Results with wrong count as compare to total hits

{
  "took": 871,
  "timed_out": false,
  "_shards": {
    "total": 20,
    "successful": 20,
    "skipped": 0,
    "failed": 0
  },
  "hits": {
    "total": 11498,
    "max_score": 0,
    "hits": []
  },
  "aggregations": {
    "_type": {
      "doc_count_error_upper_bound": 0,
      "sum_other_doc_count": 0,
      "buckets": [
        {
          "key": "45870510",
          "doc_count": 2292,
          "_type": {
            "doc_count_error_upper_bound": 0,
            "sum_other_doc_count": 0,
            "buckets": [
              {
                "key": "impression",
                "doc_count": 2280
              },
              {
                "key": "view",
                "doc_count": 12
              }
            ]
          }
        },
        {
          "key": "45327508",
          "doc_count": 1009,
          "_type": {
            "doc_count_error_upper_bound": 0,
            "sum_other_doc_count": 0,
            "buckets": [
              {
                "key": "impression",
                "doc_count": 975
              },
              {
                "key": "view",
                "doc_count": 32
              },
              {
                "key": "reveal",
                "doc_count": 2
              }
            ]
          }
        }
      ]
    }
  }
}

Entity ID: 45870510
Aggregation: impression: 2280, view: 12, reveal: xx === Total 2292

Please help me to get correct results against each entity_id in multilevel aggregation

I need aggregated of _type field for each entity_id with actual count

Khurram Fraz

Is this for Enterprise Search or Elasticsearch?

This is for elasticsearch

Ok let me move it for you (ps - there is a pretty big warning when you make a new post that category is not for Elasticsearch stuff :wink: ).

Thanks for your reply, I could not find proper category thats why I put here

That is curious.
What version of elasticsearch are you on?
Is entity_id mapped as a numeric field (long/integer etc)?
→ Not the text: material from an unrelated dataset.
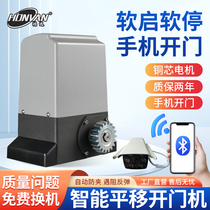 Hon Far Remote Controlled Translation Door Motor All-in-one Flat Boot Sliding Door Motor Villa Gate Automatic Door Opener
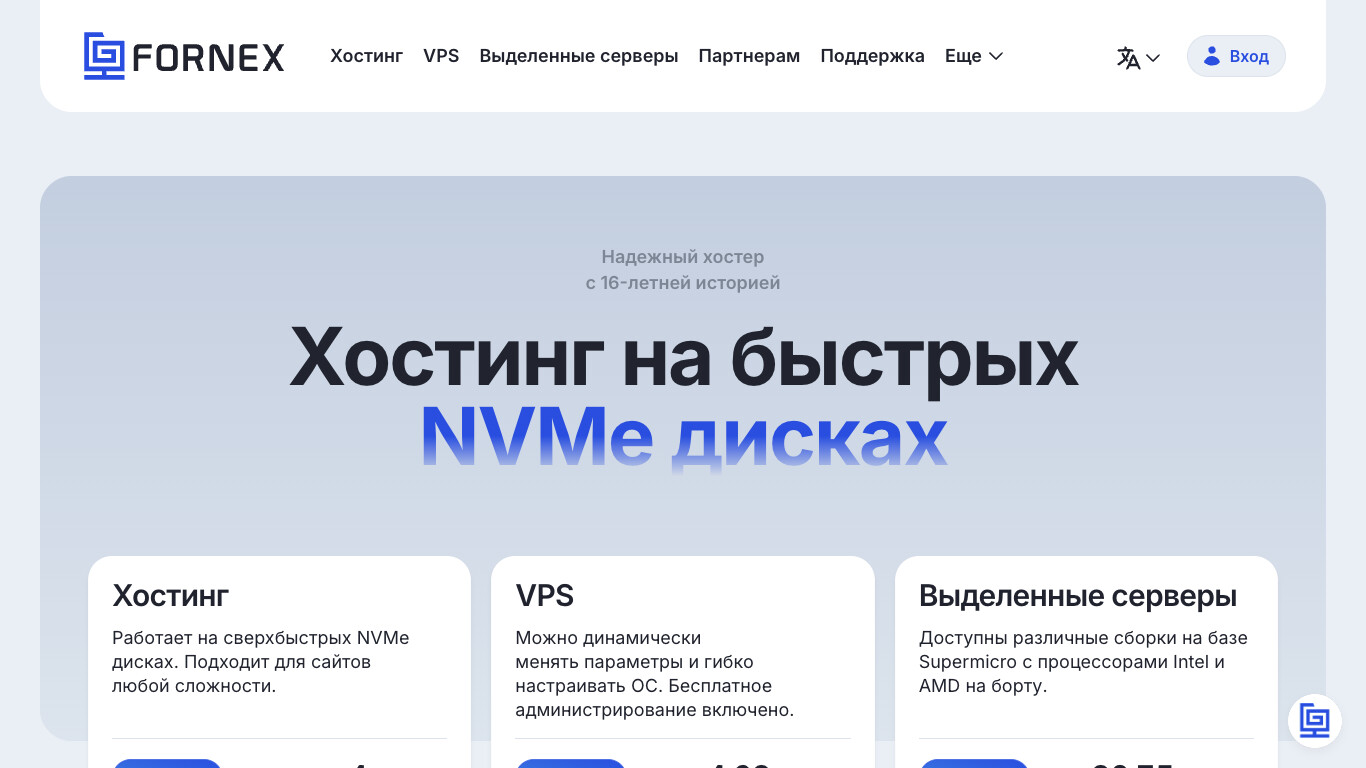 Скриншот хостера FORNEX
If so does it behave differently if the search is on the entity_id.keyword field?

I am using Amazon Elasticsearch service version 5.6

entity_id is actually a numeric field and in many documents it is saved as text. so it is mixed text and number.

search with entity_id Or entity_id.keyword gives different results but not actual results. entity_id gives more results than entity_id.keyword.

That's quite an old version (released 4 years ago) so may well have issues that have been fixed already.

Showing the related JSON for mappings and documents for your example would help dig deeper.